A joint research team from Chung-Ang University Hospital and Kyung Hee University Hospital at Gangdong conducted a survey of 175 female employees at a local medical institution who had given birth to a child in the last five years, in which 61.7 percent (108 people) worked as daytime staff, 19.4 percent (34 people) in double shifts and 18.9 percent (33 people) in triple shifts.
Among the respondents, 112 experienced difficulties breastfeeding their babies after they returned to work, 77.7 percent of whom (87 people) blamed it on a lack of time because of work.
Another 73.2 percent (82 people) blamed it on the lack of a proper place and environment for breast pumping.

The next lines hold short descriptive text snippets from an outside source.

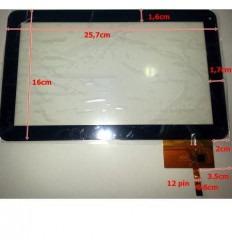 """Pantalla táctil repuesto tablet china 10.1"""" modelo 17"""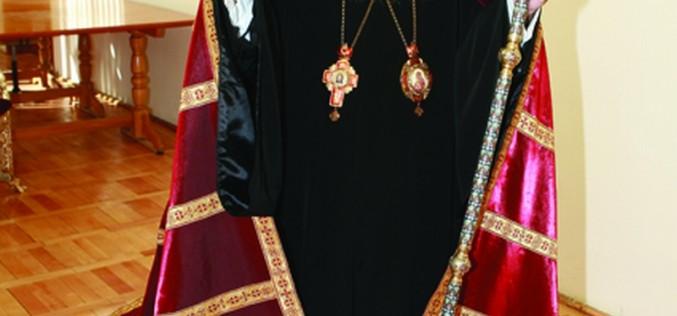 Arhiepiscopul Tomisului, cercetat de DNA pentru LUARE DE MITĂ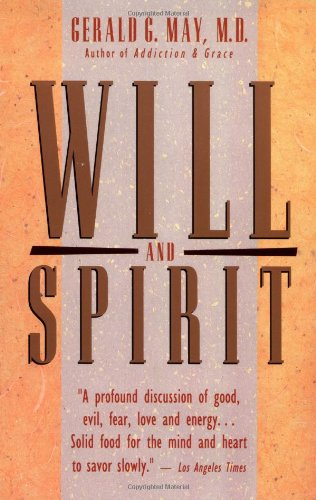 9780062505828: Will and Spirit: A Contemplative Psychology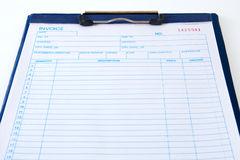 invoice-pad-blank-order-form-salesmen-34309007.jpg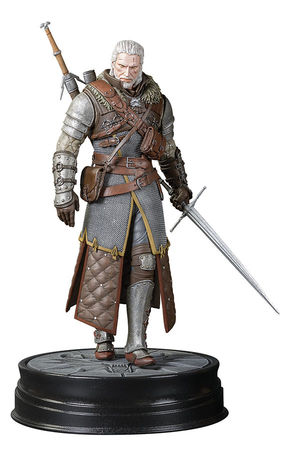 The Witcher 3 Figure: Geralt Grandmaster Ursine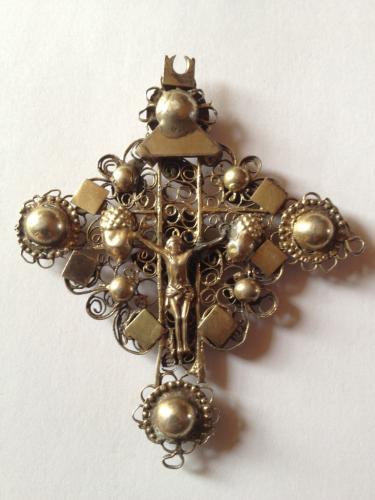 croix-boulonnaise-ou-flamande-argent.jpg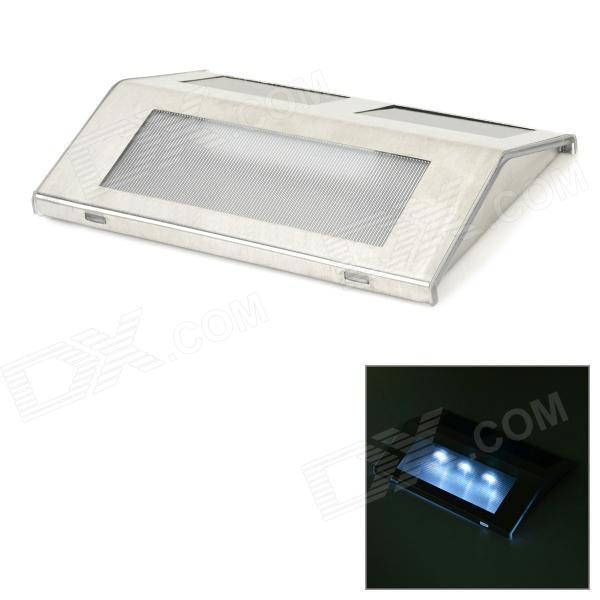 Auker YJ-2005 3-LED 9lm Solar Step Light - Silver
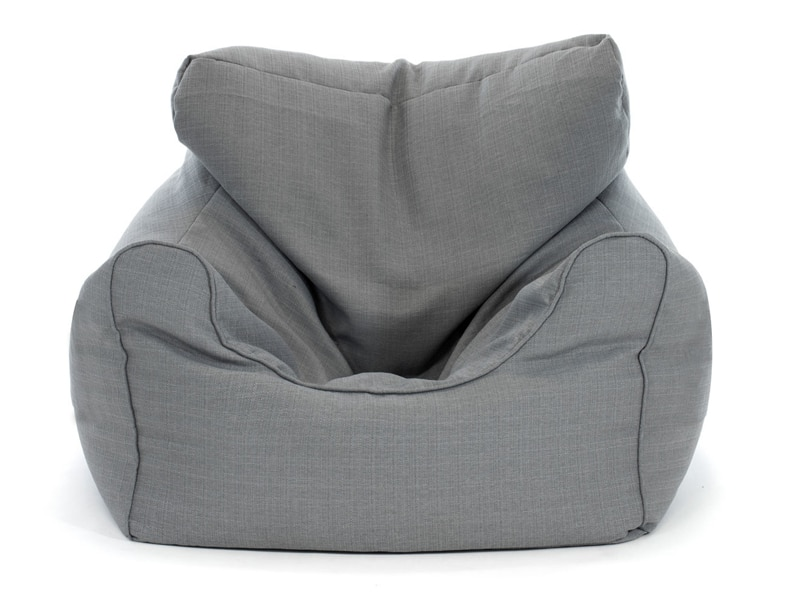 Gifts for teenagers - bean bag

Prior to childbirth, 85.7 percent (150 people) planned on breastfeeding their babies, while 91.4 percent (160 people) were actually able to breastfeed their babies for more than 30 days.
During the rooming-in period after childbirth, mothers tended to breastfeed their babies for longer durations.
The data showed that 93.3 percent (111 people) of 133 mothers who roomed in with their babies after childbirth had breastfed their babies for more than 30 days.
Among those who did not room in (14 people), only 71.4 percent (10 people) managed to breastfeed their babies.
Sorted by the type of work shift, 88 percent (95 people) of daytime staff, 94.1 percent (32 people) of staff on double shifts and 100 percent (33 people) of staff on triple shifts were able to breastfeed their babies for more than 30 days.